(Story updated at 5:50 p.m. ET)
CMS Acting Administrator Andy Slavitt told lawmakers Wednesday that the agency is considering delaying the start date for Medicare payment reform, which is set to go into effect Jan 1.
Testifying before the Senate Finance Committee, Slavitt said the CMS is concerned that some physicians, particularly at small practices, may not be ready for the changes under the Medicare Access and CHIP Reauthorization Act that replaced the much-maligned sustainable growth-rate formula.
Several medical groups, including the American Medical Association, the American Academy of Family Physicians and the Medical Group Management Association, have encouraged the CMS to delay MACRA.
In his opening testimony, Slavitt said the CMS is open to alternative measures that will achieve the agency's objectives, which include patient participation and reducing reporting burdens for practices.
Senators continued to show great concern for small and rural practices, which have said MACRA could force them to join hospitals or larger practices because of the paperwork and payment changes required.
Slavitt said the CMS is aware of these potential conflicts and also concerned. The CMS has received "significant feedback", Slavitt said. "Some of the things that are on the table, (that) we're considering include alternative start dates, looking at whether shorter periods could be used, and finding other ways for physicians to get experience with the program before the impact of it really hits them."
“The focus on small independent practices and their ability to continue practicing independently is a very important priority for us,” he said.
Dr. Wanda Filer, president of the American Academy of Family Physicians said her organization has requested a MACRA start date of no earlier than July of next year and would prefer January 2018.
A lot of AAFP members are small groups of providers that are still trying to understand the rule and what it means for them. There are a lot of questions as well as some confusion and anxiety, she said.
But she has been pleased with how the CMS and Slavitt have reached out to answer those questions and provide help.
“I think we're cautiously optimistic that there's going to be some flexibility going forward,” she said.
American Medical Association President Dr. Andrew Gurman said in a statement he was “heartened” by CMS considering options such as alternative start dates and shorter reporting periods.

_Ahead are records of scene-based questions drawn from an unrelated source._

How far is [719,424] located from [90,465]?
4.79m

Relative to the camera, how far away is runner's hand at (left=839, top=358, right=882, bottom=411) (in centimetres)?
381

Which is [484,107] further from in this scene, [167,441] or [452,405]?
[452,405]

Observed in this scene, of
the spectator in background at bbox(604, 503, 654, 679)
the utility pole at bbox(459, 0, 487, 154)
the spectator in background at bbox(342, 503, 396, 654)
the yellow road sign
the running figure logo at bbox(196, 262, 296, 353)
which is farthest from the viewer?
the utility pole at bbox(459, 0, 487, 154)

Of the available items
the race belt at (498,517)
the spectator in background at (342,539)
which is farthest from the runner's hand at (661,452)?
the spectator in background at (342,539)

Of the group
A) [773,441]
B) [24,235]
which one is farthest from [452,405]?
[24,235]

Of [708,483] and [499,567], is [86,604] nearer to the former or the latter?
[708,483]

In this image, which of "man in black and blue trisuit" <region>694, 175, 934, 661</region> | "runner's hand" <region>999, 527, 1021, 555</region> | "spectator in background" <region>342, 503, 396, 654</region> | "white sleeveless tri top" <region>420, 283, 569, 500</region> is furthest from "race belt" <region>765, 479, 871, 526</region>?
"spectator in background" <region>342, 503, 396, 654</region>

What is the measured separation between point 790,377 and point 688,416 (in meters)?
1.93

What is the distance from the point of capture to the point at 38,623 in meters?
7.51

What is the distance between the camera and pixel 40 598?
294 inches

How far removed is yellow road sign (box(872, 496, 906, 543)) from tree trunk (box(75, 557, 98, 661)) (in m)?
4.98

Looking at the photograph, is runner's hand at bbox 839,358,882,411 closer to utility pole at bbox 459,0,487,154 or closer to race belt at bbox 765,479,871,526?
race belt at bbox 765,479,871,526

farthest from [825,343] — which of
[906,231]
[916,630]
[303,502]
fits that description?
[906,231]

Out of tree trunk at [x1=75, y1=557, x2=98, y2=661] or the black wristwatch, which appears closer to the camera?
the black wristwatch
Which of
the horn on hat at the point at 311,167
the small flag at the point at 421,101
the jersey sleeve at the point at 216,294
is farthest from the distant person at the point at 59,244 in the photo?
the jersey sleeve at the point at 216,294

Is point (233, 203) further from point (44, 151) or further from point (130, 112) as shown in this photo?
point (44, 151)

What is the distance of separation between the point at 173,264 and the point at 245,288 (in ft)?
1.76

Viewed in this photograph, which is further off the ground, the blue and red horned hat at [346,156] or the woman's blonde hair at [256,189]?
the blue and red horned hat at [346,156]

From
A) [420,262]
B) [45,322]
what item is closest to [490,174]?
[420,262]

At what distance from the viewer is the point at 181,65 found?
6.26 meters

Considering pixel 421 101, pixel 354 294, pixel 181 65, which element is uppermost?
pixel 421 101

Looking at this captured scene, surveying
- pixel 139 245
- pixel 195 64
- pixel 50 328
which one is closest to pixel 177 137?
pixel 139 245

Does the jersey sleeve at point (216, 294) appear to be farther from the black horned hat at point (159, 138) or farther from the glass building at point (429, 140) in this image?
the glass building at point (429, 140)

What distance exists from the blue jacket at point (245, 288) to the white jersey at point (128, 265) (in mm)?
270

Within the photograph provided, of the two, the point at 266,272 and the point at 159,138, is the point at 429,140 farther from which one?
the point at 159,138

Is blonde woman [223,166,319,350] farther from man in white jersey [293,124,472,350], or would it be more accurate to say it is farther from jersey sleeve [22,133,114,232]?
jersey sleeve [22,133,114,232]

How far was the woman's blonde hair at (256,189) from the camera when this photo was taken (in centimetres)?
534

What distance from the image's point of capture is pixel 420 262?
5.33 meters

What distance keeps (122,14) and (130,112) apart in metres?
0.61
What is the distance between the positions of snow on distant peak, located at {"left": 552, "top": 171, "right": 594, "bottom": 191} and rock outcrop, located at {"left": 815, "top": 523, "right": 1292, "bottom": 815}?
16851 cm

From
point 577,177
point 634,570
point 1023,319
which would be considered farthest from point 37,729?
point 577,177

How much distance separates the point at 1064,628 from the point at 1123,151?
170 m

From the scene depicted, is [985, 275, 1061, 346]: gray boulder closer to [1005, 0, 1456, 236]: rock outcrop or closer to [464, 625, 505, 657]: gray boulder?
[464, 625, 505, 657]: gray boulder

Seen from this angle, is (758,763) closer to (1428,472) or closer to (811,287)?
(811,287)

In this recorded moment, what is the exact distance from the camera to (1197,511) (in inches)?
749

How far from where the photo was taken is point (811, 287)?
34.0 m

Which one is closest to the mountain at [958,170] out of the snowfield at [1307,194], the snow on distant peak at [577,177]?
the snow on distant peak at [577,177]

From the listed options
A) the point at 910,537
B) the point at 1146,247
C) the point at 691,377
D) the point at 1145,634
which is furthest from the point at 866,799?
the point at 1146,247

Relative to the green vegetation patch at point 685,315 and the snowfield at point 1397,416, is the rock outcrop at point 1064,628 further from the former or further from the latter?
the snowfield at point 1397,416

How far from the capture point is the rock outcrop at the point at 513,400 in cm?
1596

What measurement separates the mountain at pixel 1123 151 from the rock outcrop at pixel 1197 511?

“Successful implementation will require flexibility, and indications are that CMS intends to work toward the goal of giving physicians a fair shot in adjusting to this new policy framework,” he said.
Slavitt also said methods of gathering data other than provider reports could help doctors focus on patient care. Some information could be gathered from automatic data feeds.
Senators asked about methods from reimbursing chronic care patients and those seeking advanced care directives. Slavitt said the CMS is looking to expand methods for reimbursing providers at higher rates for chronic patients, as was recently implemented with Medicare Advantage.
He also suggested further encouraging alternative payment models such as bundling, medical homes and team-based and prevention models.
“We need to get out of the mode of paying physicians just to run tests and prescribe medicines,” he said.